This is not the review I wanted to write.
For a couple of years during high school I was obsessed with all things P-Funk. I'd buy records just because Bootsy played on them. I'd track down terrible sounding live bootlegs from the seventies just to hear another version of Maggot Brain. I saw Bootsy Collins play with Lucky Peterson instead of going to my senior prom. Then in 1998 I finally saw the George Clinton P-Funk All-Stars for the first time and it was everything I hoped it would be, a funky lysergic transe that built up and up and up... The climax never came however because they played past curfew and the building shut them down.
Ten years later I saw them again and it was just as intense.

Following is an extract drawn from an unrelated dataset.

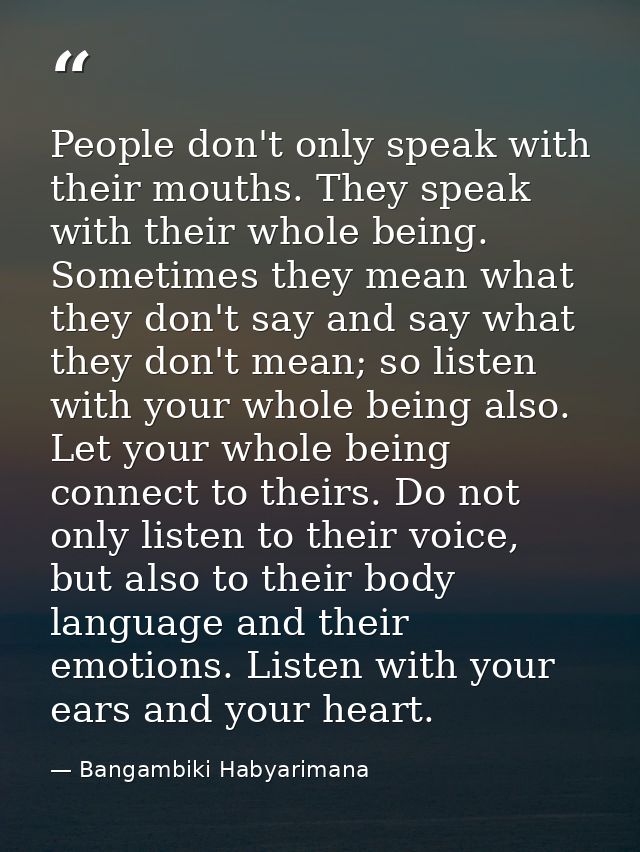 People don't only speak with their mouths. They speak with their whole being. Sometimes they mean what they don't say an — Bangambiki Habyarimana
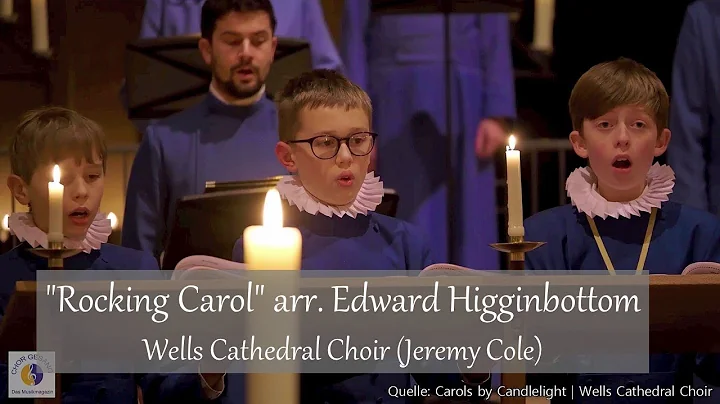 "Rocking Carol" arr. Edward Higginbottom | Wells C...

Seeing Garry Shider in his trademark nappies singing Cosmic Slop will forever remain one of my favorite concert memories.
So another ten years later I expected to relive much of the same insanity. I sat (well, stood) through the generic opening band (Malka Family, whose set was plagued by sound issues that were actually the least of their problems) waiting effervently for the main act, knowing I'd be in for a night of psychedelic groove and musical communion. But that's not what happened.
For the first few songs, a bunch of faceless musicians and rappers came out playing flaccid trap music. Most sounds came out of the keyboards and samplers, and even bassist Lige Curry was virtually unused. Gary "Mudbone" Cooper and George Clinton came out a few songs later, but either just hung around or sat while the young performers kept doing whatever it was they were doing. No guitars, no horns, just drum machines and electronics that never amounted to anything.
I get that George Clinton is pushing eighty and needs to rest. I get that he is rightfully proud of his hip-hop legacy and I get that he wants to showcase his progeny. But this was a tuneless, groove-less mess. Chief Keef this wasn't.
Garry Shider is dead, so I understand the absence of Cosmic Slop. It's hard to imagine someone singing that song but him, even though his son was here playing guitar. What's harder to understand is the absence of Michael "Kidd Funkadelic" Hampton, who was subbing for the late Eddie Hazel on Maggot Brain. That task is now bestowed upon Dewayne "Blackbyrd" McKnight, who did a fine job. That is where the concert started taking off. But by the time they brought out the horns and got to the real funk it was too little too late. The following forty-five minutes of hits were good but never attained the transcendent heights they used to deliver nightly.
George Clinton says he will retire after this tour and let the alumni carry on with the band but judging from last night this is one group that should have been put to sleep years ago. As much as it pains me to say it, this is no longer one Nation under a groove: like Sir Nose, the Mothership is now sadly devoid of Funk.